R. Rodriguez-Aguilar, is PhD. in Economics with a specialization in mathematical finance from the School of Economics at the National Polytechnic Institute, Mexico. He has a MSc. degree in Engineering and Statistics granted by the National Autonomous University of Mexico, a MSc. degree in Public Policy Institute of Technology and Research superiors of Monterrey, Mexico. Dr. Rodriguez is a member of the Mexican Mathematical Society, the National Association of Economists and Economic Modeling Network EcoMod. His areas of interest are stochastic optimization, mathematical finance and econometrics.

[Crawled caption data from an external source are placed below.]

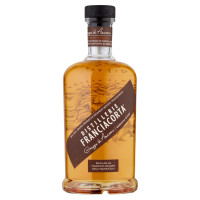 GRAPPA DI AMARONE BARRICATA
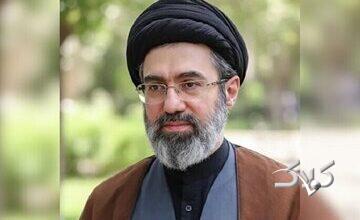 «قدردانی» ویژه رهبر انقلاب از «تلاشهای جناب آقای دکتر قالیباف» / «نمایندگان مجلس از اختلافات پوچ سیاسی پرهیز کنند»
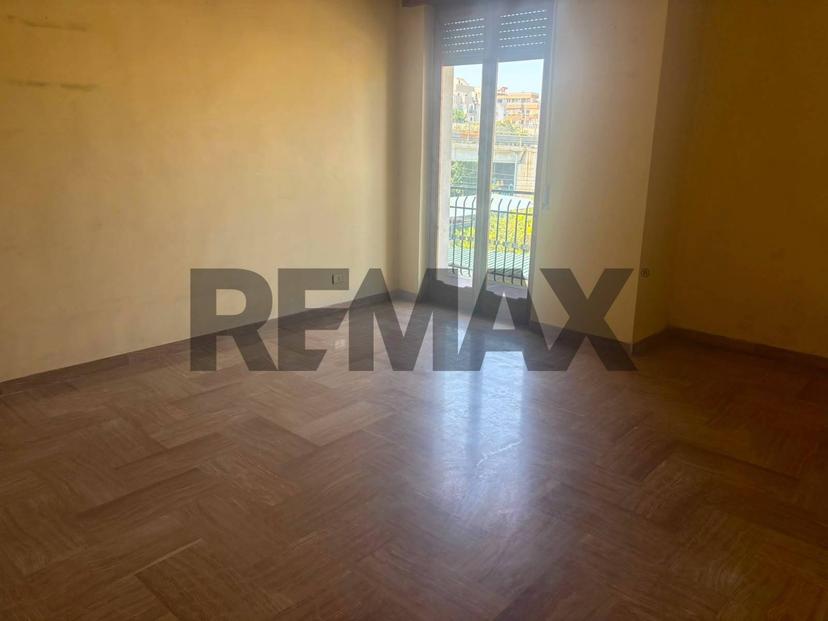 Quadrilocale in Via Gaetano Donizetti 1, Trani — foto 5 di 5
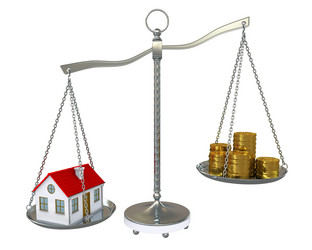 Similar image 1382410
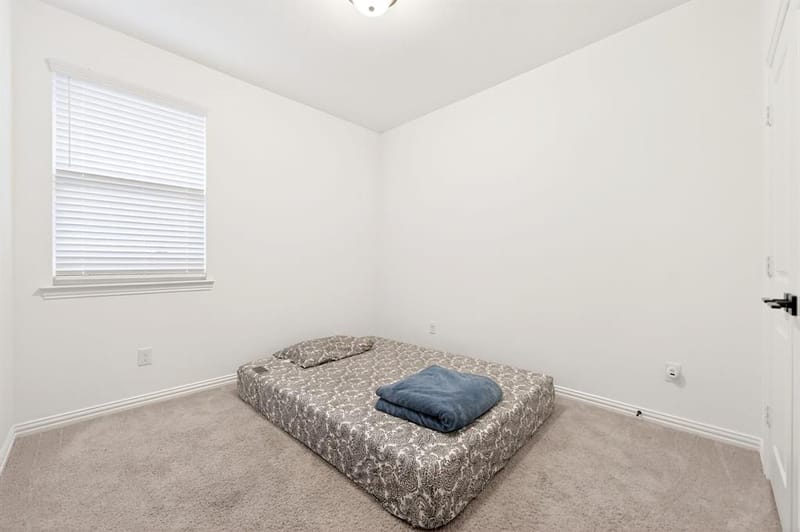4004 Blue Stem Boulevard, Melissa TX 75454 - Photo 24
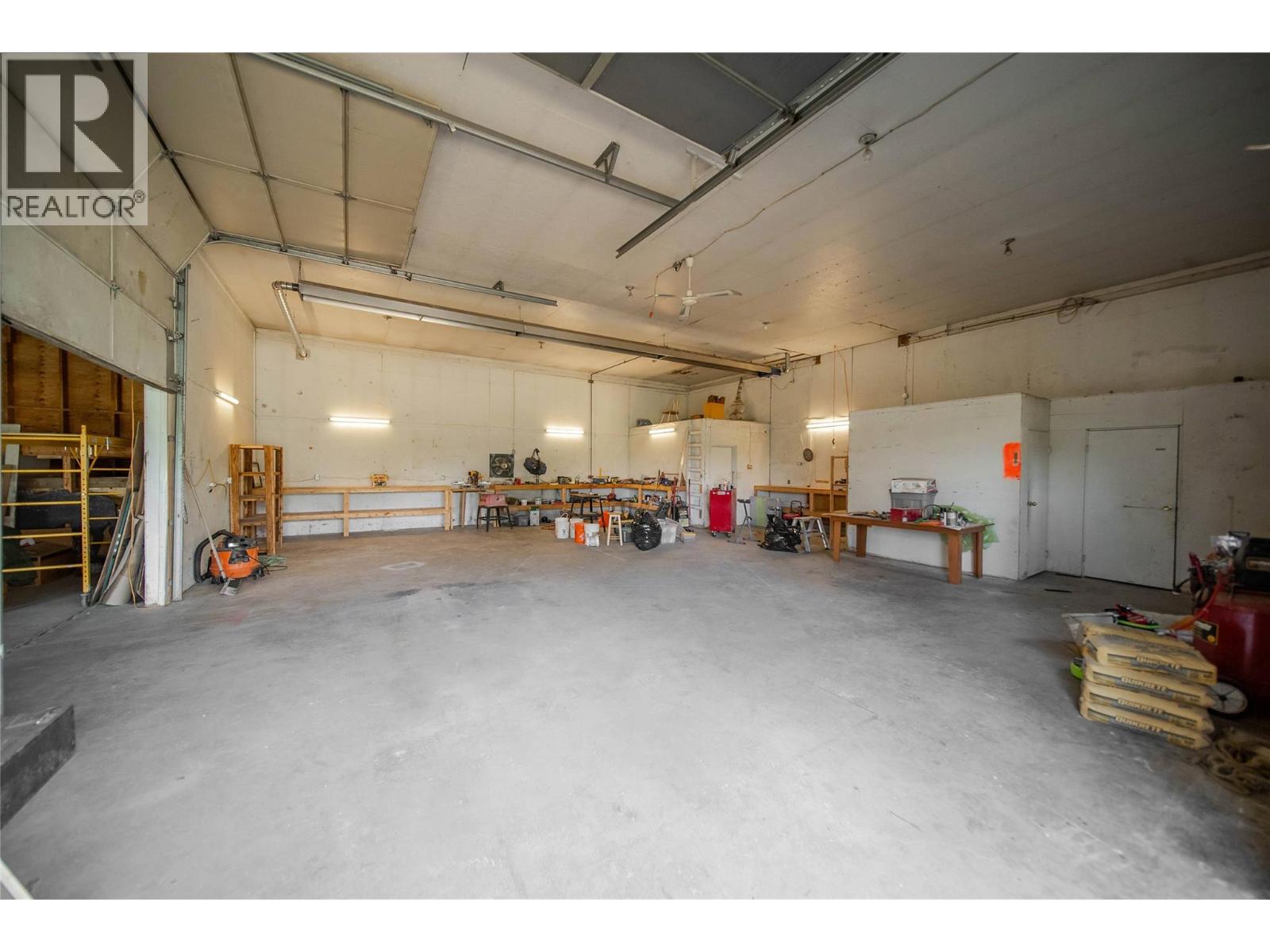 5121 Mission Road, Cranbrook, British Columbia  V1C 7B7 - Photo 41 - 10359820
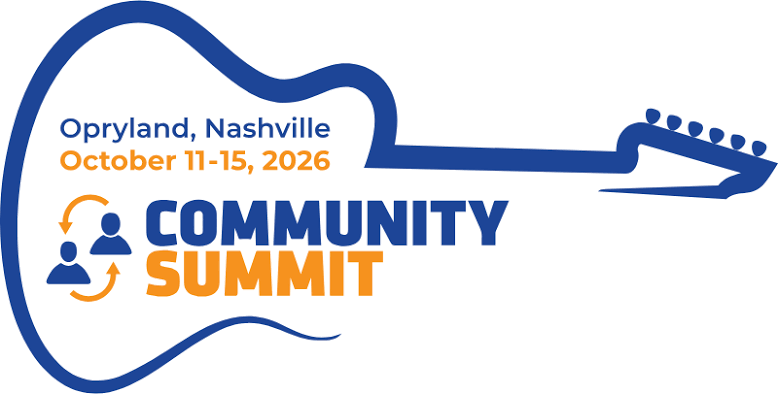 nash summit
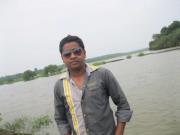 Bibhutibhushan Nayak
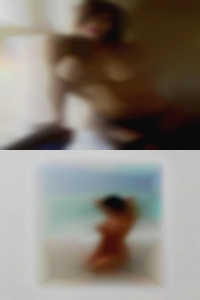 sultrythoughts, girls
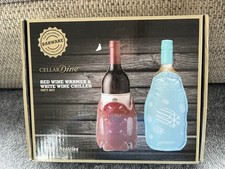 Cellar Dine Barware Red Wine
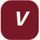 VDAM.io icon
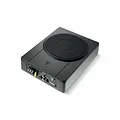 Sub Focal ISUB ACTIVE tích hợp ampli  - ảnh 4
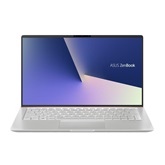 Asus ZenBook 13 UX333FAC-A3102T - Windows® 10 - Icicle Silver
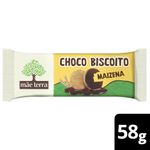 274337-choco-biscoito-maisena-mae-terra-58g--1-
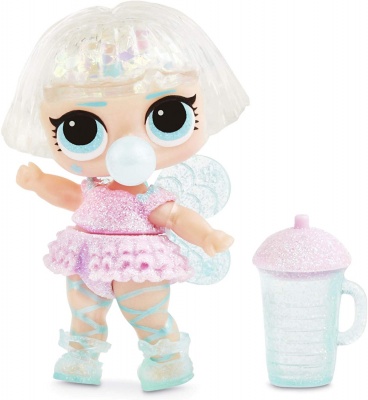 2_dolls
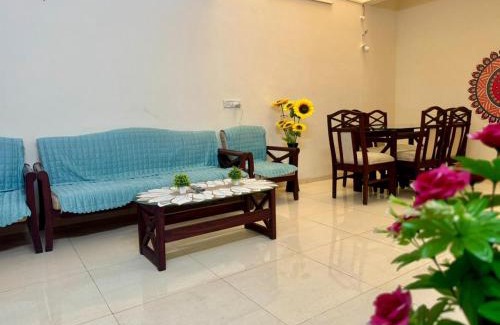 Aundh Casa | Elite Guesthouse-Baner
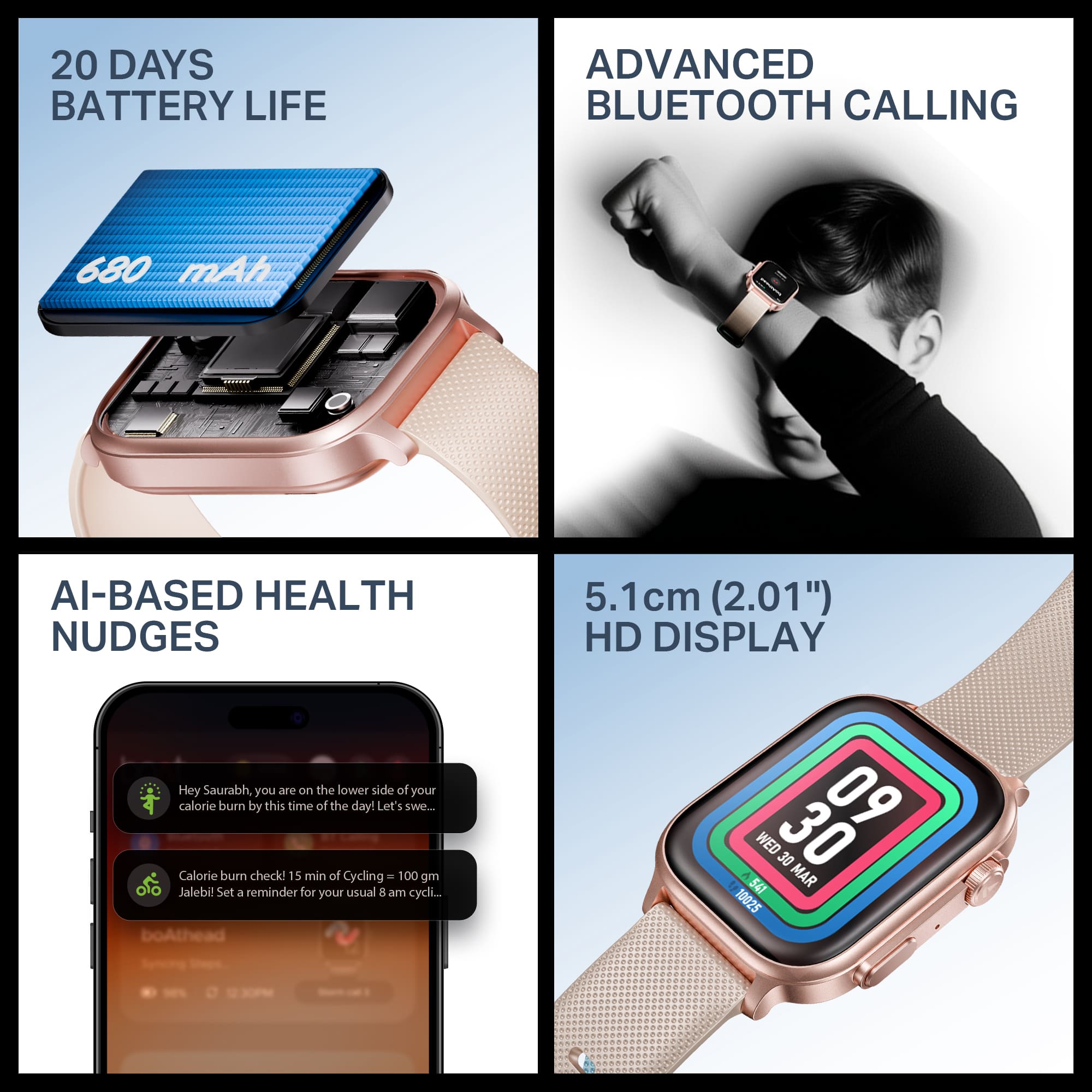 Artboard_4_0278bbaa-7a22-4ae6-823c-b4f2e7977d3e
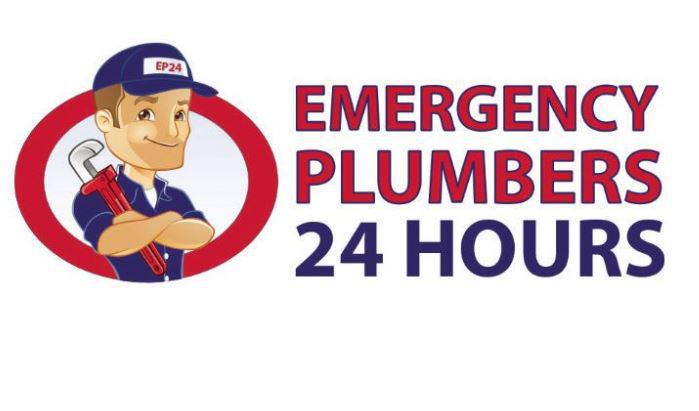24/7 Emergency Plumber: L&S Turnkey Plumbing & Restoration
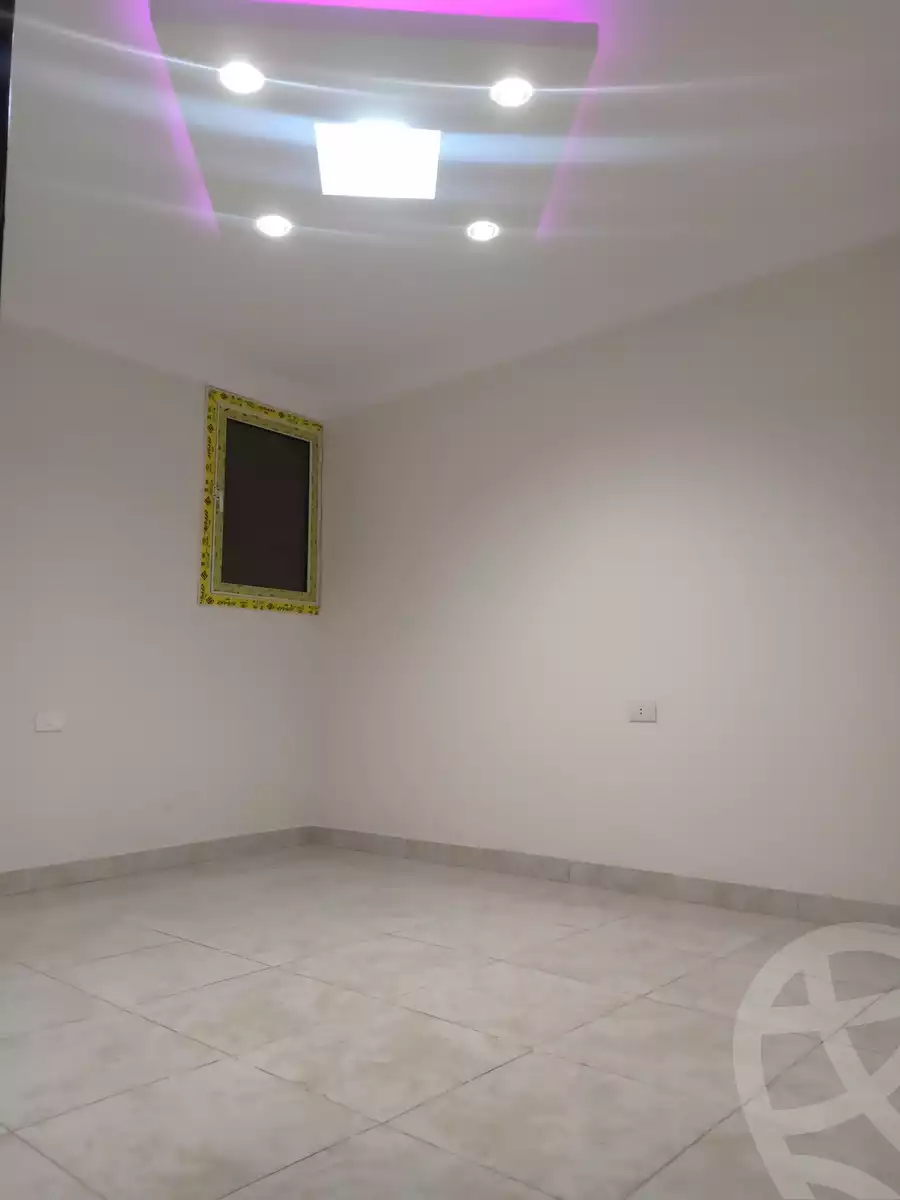 https://aqarmap.com.eg/ar/listing/5673639-for-sale-cairo-helwan-hadayek-helwan-el-eshrein-st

M.G. Cedillo-Campos, is a Professor in Logistics Systems Dynamics and Founding Chairman of the Mexican Logistics and Supply Chain Association (AML), Mexico. Dr. Cedillo is National Researcher (National Council of Science and Technology of Mexico - CONACYT), Innovation Award 2012 (UANL-FIME) and National Logistics Award 2012. In 2004, he received with honors a PhD. in Logistics Systems Dynamics from the University of Paris, France. Recently, he collaborated as a Visiting Researcher at Zaragoza Logistics Center as well as Georgia Tech Panama. He works in logistics systems analysis and modeling, risk analysis, and supply chain management, which are the subjects he teaches and researches in different prestigious universities in Mexico and abroad. Dr. Cedillo is the Scientific Chairman of the International Congress on Logistics and Supply Chain (CiLOG) organized by the Mexican Logistics and Supply Chain Association (AML), and coordinator of the National Logistics Research Network in Mexico supported by CONACYT.

M.S. Salazar-Martínez, has a degree in Electrical Electronic Engineering from the National Autonomous University of Mexico. Currently, she is working in the Federal Electricity Commission in Mexico. Her functions include planning and supply of diesel and fuel oil-fired to power thermoelectric plants to the National Electric Network by forecasting methods. Her areas of interest are modeling problems using advanced techniques of planning systems.